Tag 9 - Nur eine Etappe, dafuer Ausblick ueber dem Nebel

Gabas → Pont des Alhas → Corniche des Alhas → Hourquette d'Arre → Gourette

Die heutige Etappe war deutlich anstrengender als erwartet, weshalb ich doch nicht so wie gestern geplant weitergelaufen bin sondern in Gourette geblieben bin. Ansonsten waere ich wohl erst um 20 Uhr am Zielort angekommen.
Die Kapelle von innen

Mein Wecker klingelte um 7 Uhr und ich machte mich an's Aufstehen. Zum Glueck musste ich kein nasses Zelt zusammenpackeln. Hier in der Kapelle war es auch relativ warm im Vergleich zu draussen. So fuehlten sich also die Pilger vor ein paar Jahrzehnten, die nicht in den Genuss von den Herbergen kamen sondern auf solche "Unterkuenfte" angewiesen waren. Der Besuch der Toilette war prima und kein Vergleich zu einem "Nature-Poo". Das Fruehstueck bestand aus einem spaerlichen Stueck Wurst und ein bisschen von dem Baguette. Mehr konnte ich gerade sowieso nicht essen. Danach putzte ich mir noch die Zaehne an dem Brunnen von nebenan. Nun galt es, alles in den vorherigen Zustand der Kirche zurueckzusetzen. So packelte ich erst mal meinen frisch gewaschenen Schlafsack zusammen, in den ich gestern gleich mit ungewaschenen Fuessen reingegangen bin. Danach die Thermorestmatte und dann das andere Graffl. Leider hatte ich nicht genug Kleingeld mit dabei um noch eine kleine Spende bei der Kapelle zu hinterlassen. 5 EUR waeren wohl das uebliche fuer eine Uebernachtung. Aber 3 EUR fuer die Teelichter passen ja auch.
■ ■ ■ ■ ■
Woraus bestand laut Dokument das Frühstück in der Kapelle?

▶ [Verfügbares Material]
■ ■ ■ ■ ■
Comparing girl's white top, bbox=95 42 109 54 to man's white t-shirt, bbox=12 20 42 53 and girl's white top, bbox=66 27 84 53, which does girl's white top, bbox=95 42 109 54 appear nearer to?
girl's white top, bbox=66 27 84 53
■ ■ ■ ■ ■
▶ [Antwort]
Aus einem spärlichen Stück Wurst und ein bisschen Baguette.